**EXTRACT TO READ:**

====

# Retention Planning Permission- Risk it ?



## Happy_Harry (24 Aug 2006)

I have searched AAM but couldn't find an answer to my question .

I bought my house (in the middle of nowhere) last year. The previous owner had started a garage ( foundations and walls are up), thinking it would be exempt as it is just below 25 sq m floor space. The thing however, when finished it will be higher than 4 meters, hence PP is required. I now want to finish the garage, which will require at least 10 K investment. Am I at risk losing my investment ?

The neighbours are totally cool with the idea of finishing the garage, the half built garage is actually an eyesore.
The garage will be built in the exact same style of the house, will not be higher than the house and is positioned behind the house
I don't intend to move or sell in the next few years
Everyone I am talking to is telling me to finish the garage and don't worry about it. If I want to sell later , get planning then. And then I hear this great story about keep the building up for 7 years and then you can always retain then, is that a myth?  So far it has been there for 2 years.
Next year I am planning to convert my attic and I will need to get planning to do so. I was thinking to get PP then for the garage as well.

Is there a risk that I invest 10 K, and somebody (CC) comes along tells me to demolish it ? Anybody know reason why retention later would not be granted ?
Main reason I am not asking for retention planning now is that I want get it finished asap and I found a builder who can and wants to do it ( sorry state of affairs- but reality)


----------



## Guest107 (24 Aug 2006)

You are OBVIOUSLY not staying there for ever so do it the right way 

get retention of the bit thats done and permission for the attic and to finish the eyesore at the same time.


----------



## runner (24 Aug 2006)

If nobody will object, and your structure is within the planning laws you are 99% certain to get the planning. I would get the planning, as if the council think you were trying to pull a fast one by building and seeking retention later, they can get very p***ed off, and make you pull it down.

====

**MATERIAL PROVIDED:**
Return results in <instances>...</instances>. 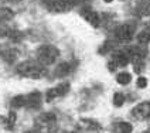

====

**PROBLEMS TO WORK ON:**
**A.** Please copy the garage planning thread word for word, from "# Retention Planning" to "my investment ?".
**B.** Write what comes next in the garage planning thread, starting right after its last sentence.

**OUTPUTS BY TASK:**
**A.**
# Retention Planning Permission- Risk it ?



## Happy_Harry (24 Aug 2006)

I have searched AAM but couldn't find an answer to my question .

I bought my house (in the middle of nowhere) last year. The previous owner had started a garage ( foundations and walls are up), thinking it would be exempt as it is just below 25 sq m floor space. The thing however, when finished it will be higher than 4 meters, hence PP is required. I now want to finish the garage, which will require at least 10 K investment. Am I at risk losing my investment ?

**B.**
See 2 examples of builders in Stillorgan and in D6 recently where they demolished most of their houses and rebuild - they were forced to rebuild the original structure to exactly  what it was before.


----------



## Superman (24 Aug 2006)

The last statistic I saw for Retention Applications is that 87% of them are granted.
Anecdotally,here in Cork, it seems that it is getting more difficult to get Retentions - I've seen a couple being refused, where earlier I would have expected them to go through.  

You do however have a very high chance of getting Retention for a domestic garage, judging by the information given.  However it would be just as simple to apply to retain the existing construction and permission to finish it off. 
You might be 95% guaranteed to get Retention, but why risk that 5%?


----------



## nutty nut (25 Aug 2006)

Happy_Harry said:


> Next year I am planning to convert my attic and I will need to get planning to do so. I was thinking to get PP then for the garage as well.


Well, apply for the permission for your attic conversion now and also include an application for retention and completion of the garage.

If the builder wants the job Im sure he will fit you in at a later date.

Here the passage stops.